Alors j’ai eu envie de parler de ralentir au travail, de décélérer, de refuser de se retrouver – paradoxe – coincés, pieds et poings liés dans l’agitation vaine, aliénante, épuisante qui est de bon ton pour donner l’image d’un vrai professionnel qui mérite son salaire.  J’entends évidemment le faire à ma manière, donc garanti sans obligation de gagner du temps en rognant sur tout, ou pire, à coups de loi de ceci ou cela. Pareto et consorts ont sans doute fait des choses formidables, mais les lois et commandements, ça me chagrine la matière grise:

  • C’est l’antidote à l’organisation aux petits oignons qui est par nature optimale quand elle est personnelle et adaptée à soi-même.
  • C’est un bon moyen de renforcer le stress et la pression (surtout quand ça ne marche pas) de l’obligation auto-imposée en mode discipline martiale et obligation de résultat.
  • C’est enthousiasmant comme la blanquette de veau de Tante Adèle, par un dimanche de novembre, quand elle a eu l’idée aussi sotte que grenue (comme disait Béru) d’inviter son fils qui a remporté la médaille d’argent des Championnats du monde de Beaufitude à Cambrousse-sur-Trou.

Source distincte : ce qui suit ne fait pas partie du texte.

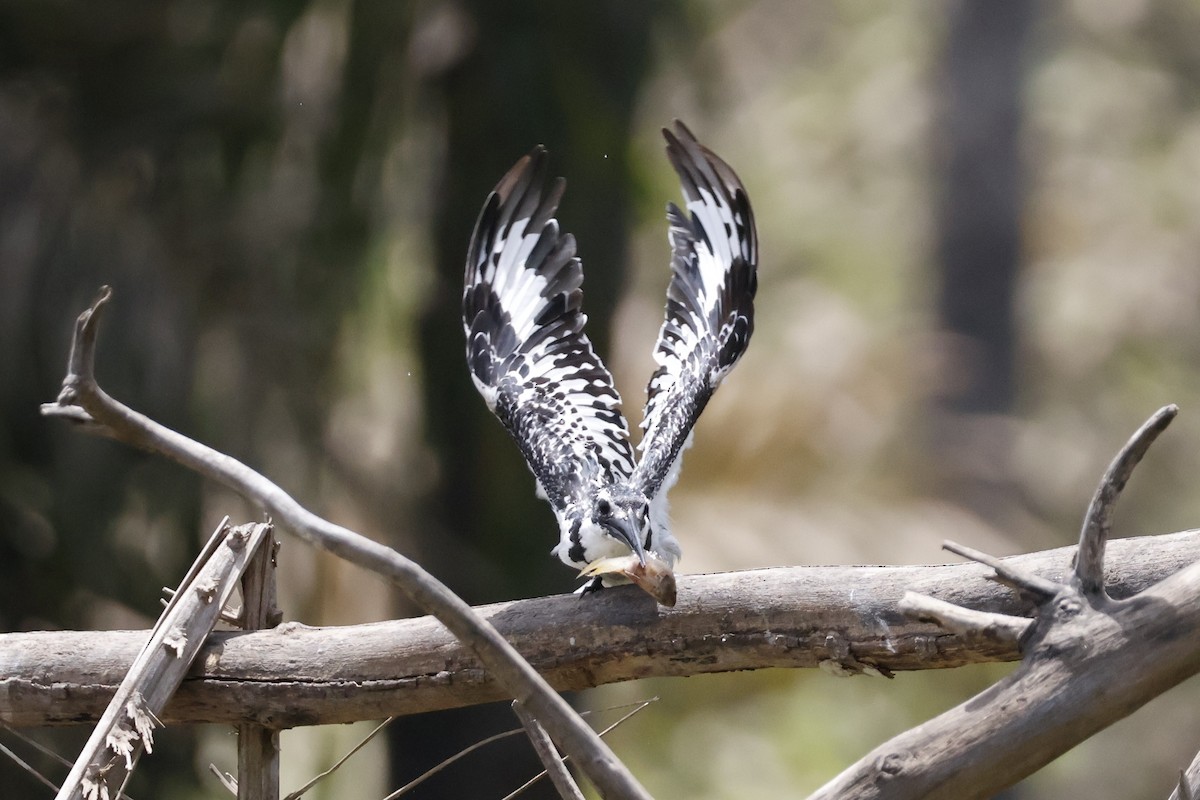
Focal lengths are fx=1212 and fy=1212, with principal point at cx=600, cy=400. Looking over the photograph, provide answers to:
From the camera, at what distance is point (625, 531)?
218 cm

J’associe ralentir au travail au temps de la beauté du geste, au plaisir du travail bien fait, ainsi qu’à l’efficacité qui découle de la décontraction.  Parce qu’on sous-estime beaucoup trop que travailler moins, c’est travailler mieux. Et moins je bosse, mieux ça se passe car mieux je bosse… donc moins j’ai besoin de bosser. CQFD! Le but de travailler moins, c’est de renouer avec le temps. Le temps pour soi, le temps passé à faire autre chose que bosser, car il y a une vie après le boulot.

Il s’agit donc pour moi de vous proposer de réfléchir à votre relation au travail, à votre rapport au temps et, pour ceux qui seraient enthousiasmés à l’idée, de réfléchir aux moyens dont ils disposent pour travailler moins, travailler mieux.

Parce que lété on est plus décontractés et on a plus le temps d'expérimenter

 

Travailler plus, travailler vite, travailler trop, travailler mal, vivre mal!

De façon générale et contrairement aux idées reçues un poil réac sur les 35 heures, nous travaillons de plus en plus, en particulier en raison des limites de plus en plus poreuses entre vie personnelle et vie professionnelle. La technologie, les nouvelles formes de travail (et en particulier le télétravail) nous poussent à bosser davantage, à bosser partout, tout le temps et nous avons même collectivement renoncé à la déconnexion totale pendant nos congés. Et travailler plus, c’est le plus souvent travailler trop et les résultats ne sont pas jojo : l’excès de zèle est mauvais pour la cafetière, la santé et la carrière:

 – Baisse du niveau de forme
 – Baisse de productivité
 – Dégradation de la santé (augmentation des risques cardio-vasculaires, de la consommation d’alcool, de tabac, insomnie etc.)

– Travailler plus mène à la fatigue, l’anxiété, le stress, ce qui amoindrit la qualité du travail et par ricochet les possibilités d’évolution.
– La production résultant de 70 heures de travail hebdomadaire excède à peine celle fournie en 56 heures. Voilà qui est fascinant : 14h de travail en plus pour quasiment rien. C’est con : 14h de sommeil en plus et le cerveau reposé aurait gagné en efficacité !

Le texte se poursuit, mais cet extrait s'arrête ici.